I have the same thought process as a lot of you folks, I'd love to be able to take these parts off the machine and just use a router table to chamfer the back side, the problem is that I've got a lot of tiny radii I've got to do. The only router bit I've found with an 1/8" guide bearing is a little Dremel one... Honestly I don't have a lot of faith in that bit lasting any length of time. These parts I have to make will be in the hundreds per month... I'd rather depend on the CNC and some nice heavy duty bits.

The idea with the jig is to scale it up so I can do 15-20 parts at a time...

scottp55
08-31-2016, 10:02 PM
Seal the heck out of the jig to reduce humidity changes.
scott

EricSchimel
08-31-2016, 10:26 PM
Yeah, I had a thought about that. What do you normally use for that? Shellac?

bobmoore
08-31-2016, 11:25 PM
In my opinion you need a much stiffer jig if you are going to make multiple runs of this part. I would take your print to a machine shop and have one made from aluminum at least .375 thick. It will be well worth the price.

scottp55
09-01-2016, 06:49 AM
I've tried about everything on MDF and solid wood,and wasn't totally happy until we went HDO and then thin lacquered that 6 times, but we still have to finish what we start the same day or button hole CS is off and very visible(to me).
Like Bob's suggestion if it's a repeat/quantity type product.
Maybe look into those copper cap/self centering jigs/separate Z-3 routines I've seen people use?
scott

EricSchimel
09-06-2016, 09:37 AM
Yeah, I'm wondering if that's going to happen to this jig. At least I put enough holes in it that I can check it before I use it. I was thinking of making another out of Baltic Birch and sending it to my finish shop to be sealed up really well. The other thing I thought of was actually making it out of HDPE since I now have a lot of it around....

bill.young
09-06-2016, 10:35 AM
Moisture expansion and contraction is certainly an issue, but be aware that plastics in general are much more thermally reactive to temperature changes than wood...particularly plywood. If you have wide temperature swings in your shop, plastics including hdpe will move a lot!
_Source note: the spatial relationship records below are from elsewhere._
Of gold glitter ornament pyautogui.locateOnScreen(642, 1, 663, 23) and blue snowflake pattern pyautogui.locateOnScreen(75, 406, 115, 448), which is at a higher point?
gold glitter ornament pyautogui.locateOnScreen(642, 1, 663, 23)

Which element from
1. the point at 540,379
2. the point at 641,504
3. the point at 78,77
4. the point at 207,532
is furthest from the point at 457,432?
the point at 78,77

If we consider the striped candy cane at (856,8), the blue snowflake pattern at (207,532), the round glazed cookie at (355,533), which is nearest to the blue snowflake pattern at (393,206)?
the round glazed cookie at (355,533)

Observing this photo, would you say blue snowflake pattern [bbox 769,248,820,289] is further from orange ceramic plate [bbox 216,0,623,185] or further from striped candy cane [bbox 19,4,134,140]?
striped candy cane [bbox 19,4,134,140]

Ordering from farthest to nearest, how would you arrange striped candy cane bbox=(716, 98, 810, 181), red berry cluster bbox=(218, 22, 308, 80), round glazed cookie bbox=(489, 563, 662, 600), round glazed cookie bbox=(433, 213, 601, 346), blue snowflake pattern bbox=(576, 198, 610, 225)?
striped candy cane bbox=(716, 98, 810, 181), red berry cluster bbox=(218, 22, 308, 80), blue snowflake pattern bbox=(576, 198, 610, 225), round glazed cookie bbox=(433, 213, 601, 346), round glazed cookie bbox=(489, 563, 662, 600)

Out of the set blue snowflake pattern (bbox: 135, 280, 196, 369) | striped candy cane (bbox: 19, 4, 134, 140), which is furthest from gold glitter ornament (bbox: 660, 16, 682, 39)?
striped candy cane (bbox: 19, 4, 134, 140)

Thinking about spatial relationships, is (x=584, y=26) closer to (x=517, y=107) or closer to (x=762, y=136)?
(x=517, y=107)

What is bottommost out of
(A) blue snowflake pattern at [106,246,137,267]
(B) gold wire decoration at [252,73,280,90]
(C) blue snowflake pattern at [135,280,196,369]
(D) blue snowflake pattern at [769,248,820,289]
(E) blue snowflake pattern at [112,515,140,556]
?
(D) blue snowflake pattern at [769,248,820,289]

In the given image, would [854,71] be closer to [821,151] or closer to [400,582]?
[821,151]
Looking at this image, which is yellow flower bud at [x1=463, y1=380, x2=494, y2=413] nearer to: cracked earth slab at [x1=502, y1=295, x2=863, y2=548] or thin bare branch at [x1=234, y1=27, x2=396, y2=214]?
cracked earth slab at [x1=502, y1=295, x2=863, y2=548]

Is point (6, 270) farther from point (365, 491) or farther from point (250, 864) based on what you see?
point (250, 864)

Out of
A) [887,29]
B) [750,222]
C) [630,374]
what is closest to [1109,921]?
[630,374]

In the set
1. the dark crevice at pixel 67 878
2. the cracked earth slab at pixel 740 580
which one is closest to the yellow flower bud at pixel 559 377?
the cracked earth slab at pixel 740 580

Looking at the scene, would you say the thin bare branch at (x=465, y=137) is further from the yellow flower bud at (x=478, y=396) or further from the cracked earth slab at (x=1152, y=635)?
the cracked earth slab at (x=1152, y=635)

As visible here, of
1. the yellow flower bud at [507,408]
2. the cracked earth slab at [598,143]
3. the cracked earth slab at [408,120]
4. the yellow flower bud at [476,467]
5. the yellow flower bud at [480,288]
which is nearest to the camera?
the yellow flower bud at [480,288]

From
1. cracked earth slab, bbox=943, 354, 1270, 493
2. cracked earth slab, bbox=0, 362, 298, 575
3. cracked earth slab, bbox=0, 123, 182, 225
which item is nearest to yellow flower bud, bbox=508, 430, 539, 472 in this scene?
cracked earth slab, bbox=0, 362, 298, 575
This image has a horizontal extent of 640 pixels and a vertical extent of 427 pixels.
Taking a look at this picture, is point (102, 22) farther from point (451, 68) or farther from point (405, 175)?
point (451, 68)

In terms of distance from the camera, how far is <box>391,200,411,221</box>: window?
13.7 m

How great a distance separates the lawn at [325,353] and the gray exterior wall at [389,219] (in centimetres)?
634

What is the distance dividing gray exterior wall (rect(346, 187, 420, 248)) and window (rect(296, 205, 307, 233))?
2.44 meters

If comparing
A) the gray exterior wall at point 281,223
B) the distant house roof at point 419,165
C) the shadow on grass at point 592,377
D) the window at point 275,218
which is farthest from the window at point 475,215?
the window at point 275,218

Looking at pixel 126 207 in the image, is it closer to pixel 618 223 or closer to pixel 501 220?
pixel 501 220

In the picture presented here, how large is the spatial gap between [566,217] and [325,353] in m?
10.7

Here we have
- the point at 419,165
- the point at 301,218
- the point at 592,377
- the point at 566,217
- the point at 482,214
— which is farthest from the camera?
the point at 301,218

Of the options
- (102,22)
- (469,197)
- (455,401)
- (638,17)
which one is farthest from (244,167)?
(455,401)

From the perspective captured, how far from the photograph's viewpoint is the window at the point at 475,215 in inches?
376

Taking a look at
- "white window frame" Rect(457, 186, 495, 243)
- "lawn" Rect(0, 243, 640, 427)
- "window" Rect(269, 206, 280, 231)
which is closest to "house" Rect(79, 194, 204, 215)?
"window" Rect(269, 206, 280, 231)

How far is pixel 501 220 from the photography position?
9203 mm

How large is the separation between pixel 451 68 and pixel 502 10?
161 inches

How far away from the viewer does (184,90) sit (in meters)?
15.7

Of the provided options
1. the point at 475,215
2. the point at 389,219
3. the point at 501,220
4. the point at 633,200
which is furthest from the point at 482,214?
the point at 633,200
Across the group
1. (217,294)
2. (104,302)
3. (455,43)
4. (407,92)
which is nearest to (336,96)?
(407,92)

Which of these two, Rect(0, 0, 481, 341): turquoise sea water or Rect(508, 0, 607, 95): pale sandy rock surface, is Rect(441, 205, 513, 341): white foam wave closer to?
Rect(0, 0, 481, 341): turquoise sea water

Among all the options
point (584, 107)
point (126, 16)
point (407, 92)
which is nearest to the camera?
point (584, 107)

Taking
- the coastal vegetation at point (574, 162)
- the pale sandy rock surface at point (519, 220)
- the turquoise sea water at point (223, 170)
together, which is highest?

\http://www.engineeringtoolbox.com/linear-expansion-coefficients-d_95.html

Burkhardt
09-06-2016, 12:22 PM
I really like Garolite XX or Garolite LE (a.k.a Bakelite) for durable fixtures and mechanical parts. Much easier to machine than aluminum and less flexible, humidity and temperature dependent than simple plastics or wood. The glass-epoxy Garolite G10 is also great but nasty to machine with the glass fibers. McMaster has all that.

scottp55
09-06-2016, 02:58 PM
I got a lot of recommendations to go Phenolic when I was first looking at repeatable jigs?

EricSchimel
09-12-2016, 04:16 PM
Hey all, I got this all worked out:

Normally when I make jigs like this they are one time use... So I'll just mill them on scrap, use them right away and then toss them. In that context things like this work great. Like I said earlier I need to chamfer/break the edges of hundreds of parts over and over. I did get this jig to work (after I fixed my file) but like a lot of you pointed it out... It will wear out/move over time.

I ended up going to stupid simple route:

https://www.amazon.com/SHAVIV-29249-Deburring-Handle-Pieces/dp/B003JY7LXI

These little guys perfectly debur/break the edges and are faster than using the machine. So now what I do is chamfer one size and then cut the part off, and while I'm running the next batch I debur. Simple, effective and reliable.

scottp55
09-12-2016, 04:47 PM
KISS principle:)

EricSchimel
09-12-2016, 05:08 PM
Definitely! I was really skeptical about the de-burring tool. They're pretty great and indispensable if you're cutting plastic like this.